US Pharm. 2013;38(5):16.

Studies have shown that public health programs improve health, extend longevity, and reduce health care spending. In 2010, Surgeon General Regina M. Benjamin emphasized the need to focus national attention on wellness and prevention, and toward that end the National Prevention, Health Promotion, and Public Health Council recommended the creation of an environment conducive to healthy choices. Pediatric Nutrition Surveillance System (PNSS) data provide insights into overweight, obesity, and anemia as health indicators in children.

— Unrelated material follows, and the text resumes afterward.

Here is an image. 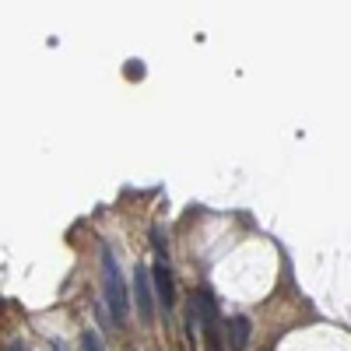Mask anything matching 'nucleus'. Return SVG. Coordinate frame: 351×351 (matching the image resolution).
<instances>
[{"mask_svg":"<svg viewBox=\"0 0 351 351\" xmlns=\"http://www.w3.org/2000/svg\"><path fill=\"white\" fill-rule=\"evenodd\" d=\"M250 334H253V324L246 316H232L225 324V341H228V351H243L250 344Z\"/></svg>","mask_w":351,"mask_h":351,"instance_id":"7ed1b4c3","label":"nucleus"},{"mask_svg":"<svg viewBox=\"0 0 351 351\" xmlns=\"http://www.w3.org/2000/svg\"><path fill=\"white\" fill-rule=\"evenodd\" d=\"M84 351H106V348H102V341H99V337H95L92 330L84 334Z\"/></svg>","mask_w":351,"mask_h":351,"instance_id":"39448f33","label":"nucleus"},{"mask_svg":"<svg viewBox=\"0 0 351 351\" xmlns=\"http://www.w3.org/2000/svg\"><path fill=\"white\" fill-rule=\"evenodd\" d=\"M134 295H137L141 319H144V324H152V319H155V281L148 278V267L134 271Z\"/></svg>","mask_w":351,"mask_h":351,"instance_id":"f03ea898","label":"nucleus"},{"mask_svg":"<svg viewBox=\"0 0 351 351\" xmlns=\"http://www.w3.org/2000/svg\"><path fill=\"white\" fill-rule=\"evenodd\" d=\"M152 281H155V295H158L162 309H169V306H172V274H169V267H165V263H155Z\"/></svg>","mask_w":351,"mask_h":351,"instance_id":"20e7f679","label":"nucleus"},{"mask_svg":"<svg viewBox=\"0 0 351 351\" xmlns=\"http://www.w3.org/2000/svg\"><path fill=\"white\" fill-rule=\"evenodd\" d=\"M8 351H25V348H21V344H11V348H8Z\"/></svg>","mask_w":351,"mask_h":351,"instance_id":"423d86ee","label":"nucleus"},{"mask_svg":"<svg viewBox=\"0 0 351 351\" xmlns=\"http://www.w3.org/2000/svg\"><path fill=\"white\" fill-rule=\"evenodd\" d=\"M102 291H106V302H109L112 316L120 319V324H127V316H130V291L123 285L120 263H116L109 246H102Z\"/></svg>","mask_w":351,"mask_h":351,"instance_id":"f257e3e1","label":"nucleus"}]
</instances>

Obesity: Obesity is associated with lifelong health consequences such as diabetes, heart disease, and arthritis. Obese children aged 2 years and older have a high probability of adolescent or adult obesity. Adult obesity affects quality of life and places an additional economic burden on our already-stressed health care dollars. PNSS data on children younger than 5 years reveal that obesity is prevalent in children aged 24 to 59 months. American Indian/Alaska Native children lead in terms of prevalence (20.8%), followed by Hispanic (17.5%), non-Hispanic white (12.1%), non-Hispanic black (11.5%), and Asian/Pacific Islander children (11.3%). Clinical guidelines recommend that BMI be monitored annually in children older than 2 years. Along those lines, Arkansas passed landmark legislation in 2007 to combat childhood and adolescent obesity, whereby from kindergarten through 10th grade students are required to have an annual BMI screening that is reported in confidence to the parents. When the program was initiated, Arkansas was the state with the highest prevalence; since then, the prevalence has dropped, and it ranked 25th in 2011. Utah (with 9% obesity) ranked the highest in the country in 2011.

Anemia: Clinicians and the CDC recognize anemia (hemoglobin concentration <5th percentile for age [<11.0g/dL]) to be associated with developmental delays and behavioral problems. Asymptomatic and multicausal, anemia is detected upon screening. Children younger than 5 years represent one of the highest-risk populations for anemia. In 2011, although anemia (microcytic, normocytic, or macrocytic) was prevalent among children younger than 5 years (14.4%), the rate declined with progression of age. Children younger than 18 months had the highest prevalence (18%), followed by children aged 18 to 35 months (15.4%); the lowest anemia prevalence (10.5%) was in children aged 36 to 59 months. Anemia affected children disproportionately by race: Non-Hispanic black children topped the list (22.5%), followed by Asian/Pacific Islander (13.3%), Hispanic (13.3%), American Indian/Alaska Native (12.3%), and non-Hispanic white children (11%).

Comment: The detection and monitoring of anemia and obesity should be supplemented by other strategies in order to successfully promote wellness among U.S. children.